Without --force-recreate, Docker Compose only recreates containers if the image changed. But since you’re pulling :latest, Docker might cache the old image digest and skip recreation. --force-recreate ensures the container is always rebuilt from the fresh pull.

The docker image prune -f at the end removes dangling images (the old :latest after the new one is pulled). Otherwise your server fills up with old image layers over time.

The Stale Image Trap (Why This Matters)

Before CI/CD, my workflow was:

  1. Build image locally
  2. Tag it
  3. SSH to server
  4. Run two commands

That gap — between “locally ready” and “actually deployed” — is where everything diverges. Your database schema changes. Your code patches pile up. The image you built on Tuesday is different from what you need to deploy on Friday.

With CI/CD, the gap closes to zero. Merge to main = deployed. The image in production is always exactly what’s in the repo.
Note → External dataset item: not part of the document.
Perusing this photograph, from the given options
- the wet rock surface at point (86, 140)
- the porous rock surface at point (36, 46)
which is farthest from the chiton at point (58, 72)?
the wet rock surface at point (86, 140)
For a solo developer, this feels like overkill. It’s not. The mental overhead of manual deploys accumulates. The hesitation to deploy (“I’ll do it later”) turns into days. Automate it once, and deploying becomes as natural as pushing.

What About docker-compose.yml on the Server?

Your docker-compose.yml on the server should pull the image, not build it:

services:
  app:
    image: yourusername/myapp:latest
    restart: unless-stopped
    ports:
      - "3000:3000"
    volumes:
      - ./data:/app/data
    env_file:
      - .env

No build: key — just image:. The CI builds the image; the server just runs it. Separation of concerns.

Build Time

First build with QEMU cross-compilation on GitHub Actions: ~10-15 minutes for a Node.js app with native modules (better-sqlite3).

With layer caching: ~3-4 minutes (only rebuilds changed layers).

With --no-cache: ~12 minutes.

The GitHub Actions layer cache (type=gha) persists across runs in the same repo. It’s scoped to the branch, so main has its own cache.

Monitoring After Deploy

The Telegram notifications are basic but effective. You get:

  • ✅ success with commit SHA (you can check what shipped)
  • ❌ failure with commit SHA (you know exactly which commit broke it)

For more visibility, you could add docker logs output to the notification, or a health check curl after the deploy:

# Add to the SSH deploy script
sleep 10  # Wait for container to start
curl -f http://localhost:3000/health || exit 1

If the health check fails, the step fails, Telegram fires the failure notification, and you know before users do.

The Payoff

Four days of a stale deployment. One workflow file. Now every push to main auto-deploys in ~4 minutes with notification.

The time cost to set this up: about 45 minutes (mostly reading docs about ARM64 cross-compilation). The time saved on every future deploy: 5 minutes. Breakeven: 9 deploys. I’ll hit that within a week.

Automate your deploy pipeline once. You’ll never manually SSH-and-docker-run again.